## Supplied information
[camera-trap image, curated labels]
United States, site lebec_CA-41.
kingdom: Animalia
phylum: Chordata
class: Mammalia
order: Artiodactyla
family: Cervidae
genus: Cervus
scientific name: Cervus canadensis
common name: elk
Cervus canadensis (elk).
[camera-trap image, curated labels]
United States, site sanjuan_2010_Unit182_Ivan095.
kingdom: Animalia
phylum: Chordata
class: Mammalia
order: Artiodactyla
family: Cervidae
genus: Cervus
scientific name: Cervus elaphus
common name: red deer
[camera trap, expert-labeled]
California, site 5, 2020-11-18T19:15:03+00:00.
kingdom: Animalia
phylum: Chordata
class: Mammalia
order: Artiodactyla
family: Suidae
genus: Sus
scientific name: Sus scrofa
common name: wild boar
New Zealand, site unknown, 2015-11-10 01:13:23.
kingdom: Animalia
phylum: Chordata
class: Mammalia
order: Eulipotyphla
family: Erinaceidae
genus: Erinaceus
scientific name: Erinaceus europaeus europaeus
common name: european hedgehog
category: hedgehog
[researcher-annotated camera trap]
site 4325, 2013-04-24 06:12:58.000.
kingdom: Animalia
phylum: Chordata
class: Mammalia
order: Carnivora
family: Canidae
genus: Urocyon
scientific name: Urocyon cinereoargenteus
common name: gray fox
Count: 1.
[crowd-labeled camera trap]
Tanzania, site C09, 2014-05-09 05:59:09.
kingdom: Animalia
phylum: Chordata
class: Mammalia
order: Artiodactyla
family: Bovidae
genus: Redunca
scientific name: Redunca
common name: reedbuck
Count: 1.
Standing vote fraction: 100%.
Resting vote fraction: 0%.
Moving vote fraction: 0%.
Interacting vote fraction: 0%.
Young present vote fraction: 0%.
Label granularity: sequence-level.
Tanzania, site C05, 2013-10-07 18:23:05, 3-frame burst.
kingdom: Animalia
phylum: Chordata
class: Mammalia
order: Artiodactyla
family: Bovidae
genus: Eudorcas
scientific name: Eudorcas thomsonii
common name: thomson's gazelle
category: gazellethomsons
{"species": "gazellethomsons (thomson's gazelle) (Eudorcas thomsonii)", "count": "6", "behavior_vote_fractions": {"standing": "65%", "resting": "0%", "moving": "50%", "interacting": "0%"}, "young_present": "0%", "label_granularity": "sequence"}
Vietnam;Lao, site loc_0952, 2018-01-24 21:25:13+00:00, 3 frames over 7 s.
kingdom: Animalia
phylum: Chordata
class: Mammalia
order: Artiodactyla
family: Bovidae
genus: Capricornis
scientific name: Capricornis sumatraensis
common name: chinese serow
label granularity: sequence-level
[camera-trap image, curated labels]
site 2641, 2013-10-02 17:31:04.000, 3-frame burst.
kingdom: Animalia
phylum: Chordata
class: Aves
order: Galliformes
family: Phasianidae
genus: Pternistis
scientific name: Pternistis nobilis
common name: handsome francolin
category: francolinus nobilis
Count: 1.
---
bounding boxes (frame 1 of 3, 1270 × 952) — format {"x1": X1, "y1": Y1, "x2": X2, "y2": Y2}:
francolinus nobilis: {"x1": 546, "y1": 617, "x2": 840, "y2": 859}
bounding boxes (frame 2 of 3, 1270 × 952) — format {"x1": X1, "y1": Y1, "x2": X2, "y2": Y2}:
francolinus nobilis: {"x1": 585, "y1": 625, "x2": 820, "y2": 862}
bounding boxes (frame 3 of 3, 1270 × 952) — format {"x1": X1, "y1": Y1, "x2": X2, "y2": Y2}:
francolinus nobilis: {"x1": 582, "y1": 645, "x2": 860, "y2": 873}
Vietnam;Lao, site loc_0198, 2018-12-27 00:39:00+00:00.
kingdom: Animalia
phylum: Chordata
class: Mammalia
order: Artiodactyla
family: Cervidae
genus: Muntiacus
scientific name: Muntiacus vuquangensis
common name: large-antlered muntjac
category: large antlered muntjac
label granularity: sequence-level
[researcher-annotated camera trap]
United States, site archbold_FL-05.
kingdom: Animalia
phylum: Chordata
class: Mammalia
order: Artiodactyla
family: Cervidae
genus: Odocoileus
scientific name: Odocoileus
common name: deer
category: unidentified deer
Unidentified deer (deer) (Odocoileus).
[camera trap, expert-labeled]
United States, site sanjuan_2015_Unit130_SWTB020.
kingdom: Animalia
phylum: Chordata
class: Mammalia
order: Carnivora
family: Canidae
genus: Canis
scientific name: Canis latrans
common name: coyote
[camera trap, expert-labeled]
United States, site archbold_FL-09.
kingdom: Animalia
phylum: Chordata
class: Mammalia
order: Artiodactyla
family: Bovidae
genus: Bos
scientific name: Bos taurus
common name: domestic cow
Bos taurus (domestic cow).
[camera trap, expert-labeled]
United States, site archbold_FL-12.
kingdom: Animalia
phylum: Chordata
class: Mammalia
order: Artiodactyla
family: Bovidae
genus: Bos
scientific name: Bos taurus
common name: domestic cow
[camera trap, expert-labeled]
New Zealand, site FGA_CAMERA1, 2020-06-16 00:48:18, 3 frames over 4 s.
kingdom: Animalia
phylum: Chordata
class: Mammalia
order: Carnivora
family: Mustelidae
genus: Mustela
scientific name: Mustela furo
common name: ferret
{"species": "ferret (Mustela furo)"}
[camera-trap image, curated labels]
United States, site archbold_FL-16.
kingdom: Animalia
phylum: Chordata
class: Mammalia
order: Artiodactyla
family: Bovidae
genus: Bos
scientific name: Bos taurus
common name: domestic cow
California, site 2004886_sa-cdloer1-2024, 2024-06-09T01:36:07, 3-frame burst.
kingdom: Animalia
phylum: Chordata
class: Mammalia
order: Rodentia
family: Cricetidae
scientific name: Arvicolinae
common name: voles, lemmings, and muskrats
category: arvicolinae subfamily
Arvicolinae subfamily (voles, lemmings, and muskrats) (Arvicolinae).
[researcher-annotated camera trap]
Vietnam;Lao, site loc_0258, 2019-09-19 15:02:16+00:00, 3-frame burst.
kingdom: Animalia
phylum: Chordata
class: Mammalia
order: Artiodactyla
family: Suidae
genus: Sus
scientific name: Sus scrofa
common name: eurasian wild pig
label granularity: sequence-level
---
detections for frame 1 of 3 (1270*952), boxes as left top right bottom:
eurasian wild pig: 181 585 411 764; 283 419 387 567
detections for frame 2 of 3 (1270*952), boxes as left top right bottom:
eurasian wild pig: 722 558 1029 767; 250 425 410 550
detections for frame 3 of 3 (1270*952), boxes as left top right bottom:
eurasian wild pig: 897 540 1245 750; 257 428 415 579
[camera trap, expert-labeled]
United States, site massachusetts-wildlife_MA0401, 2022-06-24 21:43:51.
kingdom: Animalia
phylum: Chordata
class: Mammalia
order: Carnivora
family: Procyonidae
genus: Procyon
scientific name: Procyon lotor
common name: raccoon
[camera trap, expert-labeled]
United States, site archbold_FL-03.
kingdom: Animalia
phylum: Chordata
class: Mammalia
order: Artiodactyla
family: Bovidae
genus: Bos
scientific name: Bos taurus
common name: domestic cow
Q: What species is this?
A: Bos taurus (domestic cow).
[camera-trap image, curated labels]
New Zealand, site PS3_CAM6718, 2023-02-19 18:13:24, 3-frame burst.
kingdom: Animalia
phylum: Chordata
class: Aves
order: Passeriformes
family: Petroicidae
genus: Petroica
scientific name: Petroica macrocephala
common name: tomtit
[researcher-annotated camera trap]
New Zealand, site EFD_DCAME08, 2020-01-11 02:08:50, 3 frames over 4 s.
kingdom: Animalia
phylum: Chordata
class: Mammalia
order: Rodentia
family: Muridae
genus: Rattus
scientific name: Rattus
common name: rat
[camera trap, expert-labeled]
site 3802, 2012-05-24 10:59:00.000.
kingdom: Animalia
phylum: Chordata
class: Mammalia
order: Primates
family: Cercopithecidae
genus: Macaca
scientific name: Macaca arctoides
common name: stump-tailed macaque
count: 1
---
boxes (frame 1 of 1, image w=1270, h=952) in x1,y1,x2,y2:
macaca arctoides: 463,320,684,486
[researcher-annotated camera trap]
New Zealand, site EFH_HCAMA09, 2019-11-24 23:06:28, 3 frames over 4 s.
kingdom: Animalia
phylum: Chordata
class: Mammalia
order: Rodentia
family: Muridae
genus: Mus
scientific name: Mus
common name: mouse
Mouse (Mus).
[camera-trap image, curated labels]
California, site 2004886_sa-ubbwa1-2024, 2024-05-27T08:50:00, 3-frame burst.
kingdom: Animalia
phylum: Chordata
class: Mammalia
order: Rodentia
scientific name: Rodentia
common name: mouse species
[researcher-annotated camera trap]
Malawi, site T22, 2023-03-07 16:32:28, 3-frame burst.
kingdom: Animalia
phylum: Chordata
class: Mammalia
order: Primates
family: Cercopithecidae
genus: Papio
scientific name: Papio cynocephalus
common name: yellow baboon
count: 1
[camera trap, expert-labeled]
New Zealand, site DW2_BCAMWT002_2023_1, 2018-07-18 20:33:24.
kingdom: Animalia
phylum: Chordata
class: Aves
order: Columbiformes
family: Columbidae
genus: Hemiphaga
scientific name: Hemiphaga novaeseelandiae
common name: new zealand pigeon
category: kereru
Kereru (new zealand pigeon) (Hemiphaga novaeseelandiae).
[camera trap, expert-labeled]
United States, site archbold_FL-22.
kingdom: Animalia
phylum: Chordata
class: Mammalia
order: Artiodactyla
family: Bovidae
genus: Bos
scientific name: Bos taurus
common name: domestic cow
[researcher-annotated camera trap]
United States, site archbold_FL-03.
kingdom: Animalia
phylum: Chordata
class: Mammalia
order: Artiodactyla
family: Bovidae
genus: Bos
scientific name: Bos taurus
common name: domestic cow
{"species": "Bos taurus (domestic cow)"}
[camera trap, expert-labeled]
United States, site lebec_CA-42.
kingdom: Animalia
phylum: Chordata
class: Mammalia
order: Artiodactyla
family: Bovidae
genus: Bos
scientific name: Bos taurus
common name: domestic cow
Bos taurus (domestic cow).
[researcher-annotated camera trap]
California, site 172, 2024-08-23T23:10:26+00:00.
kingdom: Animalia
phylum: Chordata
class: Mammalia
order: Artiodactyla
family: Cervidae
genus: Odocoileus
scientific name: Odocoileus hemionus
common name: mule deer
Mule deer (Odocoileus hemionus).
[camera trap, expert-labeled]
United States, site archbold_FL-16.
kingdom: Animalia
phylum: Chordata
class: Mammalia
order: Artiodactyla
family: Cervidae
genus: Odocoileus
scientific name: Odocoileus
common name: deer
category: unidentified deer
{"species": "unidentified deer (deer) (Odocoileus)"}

## Instructions to follow
Nothing but the exact lines from the start of the material through the line holding "scientific name: Capricornis sumatraensis", both included, belongs in the answer.

## Reply
[camera-trap image, curated labels]
United States, site lebec_CA-41.
kingdom: Animalia
phylum: Chordata
class: Mammalia
order: Artiodactyla
family: Cervidae
genus: Cervus
scientific name: Cervus canadensis
common name: elk
Cervus canadensis (elk).
[camera-trap image, curated labels]
United States, site sanjuan_2010_Unit182_Ivan095.
kingdom: Animalia
phylum: Chordata
class: Mammalia
order: Artiodactyla
family: Cervidae
genus: Cervus
scientific name: Cervus elaphus
common name: red deer
[camera trap, expert-labeled]
California, site 5, 2020-11-18T19:15:03+00:00.
kingdom: Animalia
phylum: Chordata
class: Mammalia
order: Artiodactyla
family: Suidae
genus: Sus
scientific name: Sus scrofa
common name: wild boar
New Zealand, site unknown, 2015-11-10 01:13:23.
kingdom: Animalia
phylum: Chordata
class: Mammalia
order: Eulipotyphla
family: Erinaceidae
genus: Erinaceus
scientific name: Erinaceus europaeus europaeus
common name: european hedgehog
category: hedgehog
[researcher-annotated camera trap]
site 4325, 2013-04-24 06:12:58.000.
kingdom: Animalia
phylum: Chordata
class: Mammalia
order: Carnivora
family: Canidae
genus: Urocyon
scientific name: Urocyon cinereoargenteus
common name: gray fox
Count: 1.
[crowd-labeled camera trap]
Tanzania, site C09, 2014-05-09 05:59:09.
kingdom: Animalia
phylum: Chordata
class: Mammalia
order: Artiodactyla
family: Bovidae
genus: Redunca
scientific name: Redunca
common name: reedbuck
Count: 1.
Standing vote fraction: 100%.
Resting vote fraction: 0%.
Moving vote fraction: 0%.
Interacting vote fraction: 0%.
Young present vote fraction: 0%.
Label granularity: sequence-level.
Tanzania, site C05, 2013-10-07 18:23:05, 3-frame burst.
kingdom: Animalia
phylum: Chordata
class: Mammalia
order: Artiodactyla
family: Bovidae
genus: Eudorcas
scientific name: Eudorcas thomsonii
common name: thomson's gazelle
category: gazellethomsons
{"species": "gazellethomsons (thomson's gazelle) (Eudorcas thomsonii)", "count": "6", "behavior_vote_fractions": {"standing": "65%", "resting": "0%", "moving": "50%", "interacting": "0%"}, "young_present": "0%", "label_granularity": "sequence"}
Vietnam;Lao, site loc_0952, 2018-01-24 21:25:13+00:00, 3 frames over 7 s.
kingdom: Animalia
phylum: Chordata
class: Mammalia
order: Artiodactyla
family: Bovidae
genus: Capricornis
scientific name: Capricornis sumatraensis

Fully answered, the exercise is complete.